Reproduce exactly the lines from the one containing "Judging by this" through the end of the listing, minus the pictures.
───
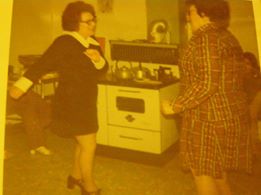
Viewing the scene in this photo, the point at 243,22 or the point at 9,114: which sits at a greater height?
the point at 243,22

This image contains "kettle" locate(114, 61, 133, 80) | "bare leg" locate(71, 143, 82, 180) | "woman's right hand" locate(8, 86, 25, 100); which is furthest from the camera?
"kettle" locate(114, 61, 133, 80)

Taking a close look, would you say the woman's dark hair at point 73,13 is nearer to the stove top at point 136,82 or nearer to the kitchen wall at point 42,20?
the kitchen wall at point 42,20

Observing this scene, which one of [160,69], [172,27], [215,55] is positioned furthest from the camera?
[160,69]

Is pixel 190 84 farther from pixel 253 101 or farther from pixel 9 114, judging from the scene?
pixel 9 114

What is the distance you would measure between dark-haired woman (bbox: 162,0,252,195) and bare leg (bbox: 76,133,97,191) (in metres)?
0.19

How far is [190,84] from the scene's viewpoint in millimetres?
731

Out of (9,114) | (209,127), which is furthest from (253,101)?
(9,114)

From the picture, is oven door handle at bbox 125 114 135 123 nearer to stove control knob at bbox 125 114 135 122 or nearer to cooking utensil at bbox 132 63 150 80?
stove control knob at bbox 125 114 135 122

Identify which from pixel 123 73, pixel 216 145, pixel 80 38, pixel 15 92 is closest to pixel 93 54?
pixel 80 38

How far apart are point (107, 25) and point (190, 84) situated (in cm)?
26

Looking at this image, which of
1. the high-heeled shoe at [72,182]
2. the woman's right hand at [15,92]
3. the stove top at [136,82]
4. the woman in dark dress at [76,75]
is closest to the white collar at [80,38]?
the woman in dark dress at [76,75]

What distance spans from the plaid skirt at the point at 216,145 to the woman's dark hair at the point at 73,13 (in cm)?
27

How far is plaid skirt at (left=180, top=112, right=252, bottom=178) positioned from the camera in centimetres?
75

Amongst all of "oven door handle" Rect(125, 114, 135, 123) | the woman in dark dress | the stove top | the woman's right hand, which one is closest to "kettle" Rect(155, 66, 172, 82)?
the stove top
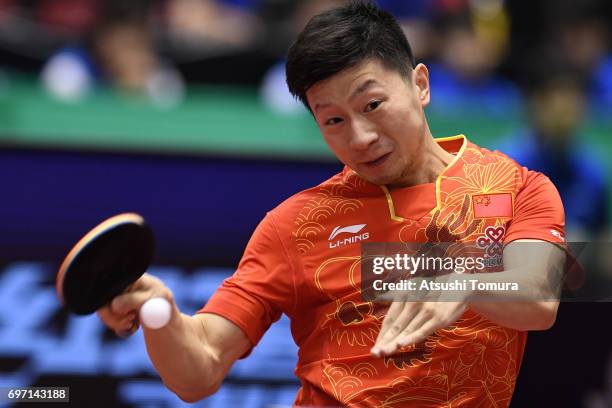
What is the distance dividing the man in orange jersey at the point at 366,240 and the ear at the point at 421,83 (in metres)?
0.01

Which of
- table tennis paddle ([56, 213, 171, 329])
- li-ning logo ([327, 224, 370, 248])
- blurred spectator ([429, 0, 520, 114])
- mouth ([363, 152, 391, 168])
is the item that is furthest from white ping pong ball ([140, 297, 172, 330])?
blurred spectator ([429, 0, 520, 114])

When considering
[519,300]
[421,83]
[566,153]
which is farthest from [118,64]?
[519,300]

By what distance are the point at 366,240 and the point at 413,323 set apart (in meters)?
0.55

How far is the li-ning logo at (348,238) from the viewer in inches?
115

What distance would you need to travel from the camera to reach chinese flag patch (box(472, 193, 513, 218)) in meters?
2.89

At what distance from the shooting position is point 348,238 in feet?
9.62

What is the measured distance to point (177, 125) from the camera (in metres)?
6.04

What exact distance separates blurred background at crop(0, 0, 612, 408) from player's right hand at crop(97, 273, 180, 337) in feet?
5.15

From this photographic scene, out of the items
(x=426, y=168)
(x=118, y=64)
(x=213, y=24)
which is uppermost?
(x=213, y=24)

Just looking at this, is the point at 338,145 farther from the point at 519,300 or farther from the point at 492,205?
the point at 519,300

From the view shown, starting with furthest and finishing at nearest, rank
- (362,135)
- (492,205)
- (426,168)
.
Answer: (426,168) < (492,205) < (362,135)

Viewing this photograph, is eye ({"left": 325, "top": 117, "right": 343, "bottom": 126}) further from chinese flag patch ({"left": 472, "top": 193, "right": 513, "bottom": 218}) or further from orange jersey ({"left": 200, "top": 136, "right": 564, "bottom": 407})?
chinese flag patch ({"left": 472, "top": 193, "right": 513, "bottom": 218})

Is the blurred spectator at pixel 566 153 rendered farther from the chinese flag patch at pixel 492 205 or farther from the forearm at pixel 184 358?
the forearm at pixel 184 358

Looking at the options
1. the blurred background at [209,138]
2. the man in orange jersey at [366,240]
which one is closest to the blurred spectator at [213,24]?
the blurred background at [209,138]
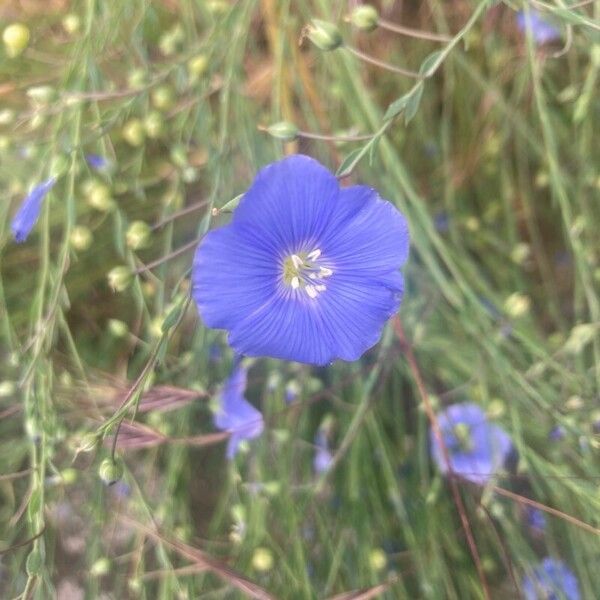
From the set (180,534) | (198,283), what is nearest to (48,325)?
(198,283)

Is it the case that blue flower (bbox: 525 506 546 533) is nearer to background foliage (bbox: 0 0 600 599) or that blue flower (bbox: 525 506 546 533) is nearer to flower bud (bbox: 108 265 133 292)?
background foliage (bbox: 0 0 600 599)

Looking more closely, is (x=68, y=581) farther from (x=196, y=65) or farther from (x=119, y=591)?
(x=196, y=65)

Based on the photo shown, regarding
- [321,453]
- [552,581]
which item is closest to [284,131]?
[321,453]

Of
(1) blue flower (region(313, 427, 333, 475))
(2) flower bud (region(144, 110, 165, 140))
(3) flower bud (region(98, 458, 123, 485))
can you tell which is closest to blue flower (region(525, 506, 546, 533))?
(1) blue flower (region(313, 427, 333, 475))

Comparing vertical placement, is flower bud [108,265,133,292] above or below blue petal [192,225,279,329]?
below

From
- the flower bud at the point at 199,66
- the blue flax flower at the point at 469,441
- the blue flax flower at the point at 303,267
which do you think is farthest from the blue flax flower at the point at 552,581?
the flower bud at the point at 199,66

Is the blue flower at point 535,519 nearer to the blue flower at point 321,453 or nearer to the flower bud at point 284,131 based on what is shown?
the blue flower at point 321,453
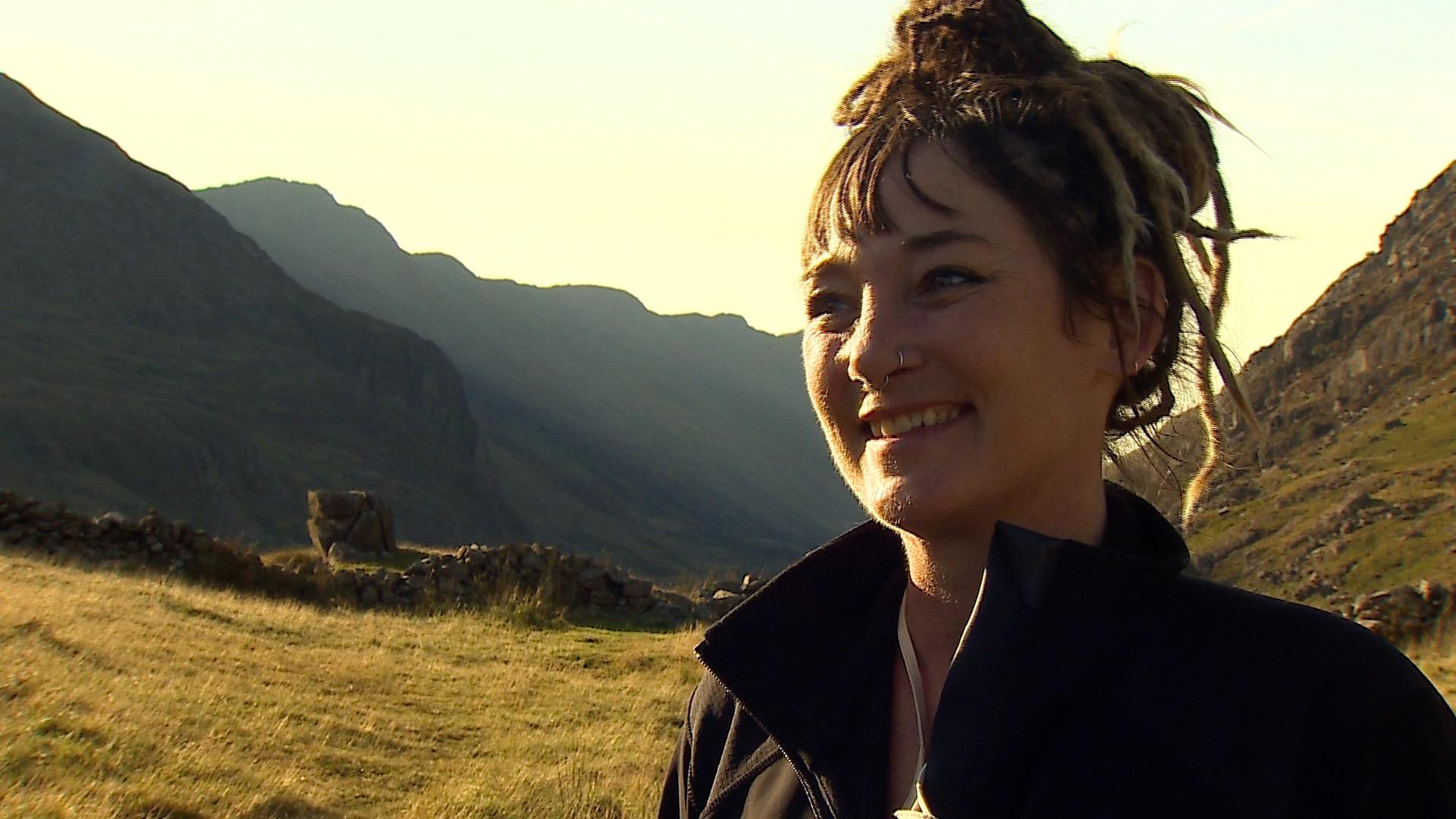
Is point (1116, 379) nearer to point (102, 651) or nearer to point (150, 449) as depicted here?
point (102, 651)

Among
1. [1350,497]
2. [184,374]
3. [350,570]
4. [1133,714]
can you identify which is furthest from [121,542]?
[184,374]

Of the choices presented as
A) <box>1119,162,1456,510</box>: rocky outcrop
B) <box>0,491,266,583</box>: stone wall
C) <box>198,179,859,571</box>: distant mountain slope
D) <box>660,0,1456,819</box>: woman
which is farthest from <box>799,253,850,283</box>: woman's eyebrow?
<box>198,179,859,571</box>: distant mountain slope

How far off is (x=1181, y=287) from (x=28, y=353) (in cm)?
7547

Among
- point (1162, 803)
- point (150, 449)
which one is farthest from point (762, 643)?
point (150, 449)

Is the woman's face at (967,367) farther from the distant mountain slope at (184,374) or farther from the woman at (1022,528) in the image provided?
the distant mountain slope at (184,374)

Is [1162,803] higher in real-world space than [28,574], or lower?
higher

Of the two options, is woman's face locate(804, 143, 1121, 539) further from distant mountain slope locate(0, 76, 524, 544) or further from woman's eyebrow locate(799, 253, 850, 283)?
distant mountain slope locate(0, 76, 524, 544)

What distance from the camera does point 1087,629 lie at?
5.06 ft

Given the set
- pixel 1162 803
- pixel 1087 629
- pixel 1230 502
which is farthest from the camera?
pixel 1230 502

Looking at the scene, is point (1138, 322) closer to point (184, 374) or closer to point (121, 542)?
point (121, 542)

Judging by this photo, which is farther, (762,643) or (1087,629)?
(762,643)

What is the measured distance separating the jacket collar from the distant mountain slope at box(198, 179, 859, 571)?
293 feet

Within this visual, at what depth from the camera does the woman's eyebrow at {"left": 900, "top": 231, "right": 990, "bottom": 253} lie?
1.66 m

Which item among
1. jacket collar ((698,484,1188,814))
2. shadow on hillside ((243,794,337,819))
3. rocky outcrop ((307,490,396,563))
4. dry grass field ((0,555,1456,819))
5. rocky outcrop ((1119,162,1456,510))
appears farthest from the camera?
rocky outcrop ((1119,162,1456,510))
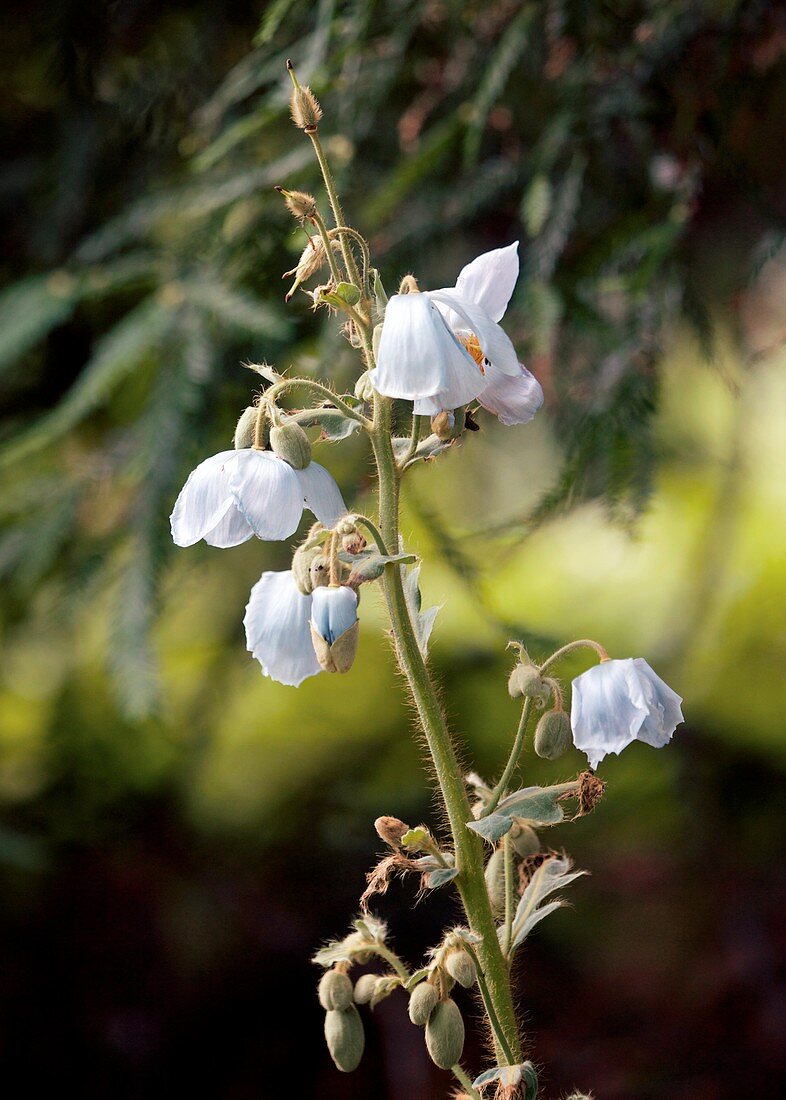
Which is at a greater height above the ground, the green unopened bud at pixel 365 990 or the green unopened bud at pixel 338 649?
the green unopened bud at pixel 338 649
───
» Complete output
Judging by this photo, which is farther, (762,643) or (1087,629)?
(762,643)

What is the measured distance separating the jacket collar from the distant mountain slope at box(198, 179, 859, 571)?
293 feet

Within this visual, at what depth from the camera does the woman's eyebrow at {"left": 900, "top": 231, "right": 990, "bottom": 253} lie?
1.66 m

Which item among
1. jacket collar ((698,484,1188,814))
2. shadow on hillside ((243,794,337,819))
3. rocky outcrop ((307,490,396,563))
4. dry grass field ((0,555,1456,819))
5. rocky outcrop ((1119,162,1456,510))
appears farthest from the camera?
rocky outcrop ((1119,162,1456,510))
Which is at a greater height above the ground, the green unopened bud at pixel 365 990 or the green unopened bud at pixel 338 649?
the green unopened bud at pixel 338 649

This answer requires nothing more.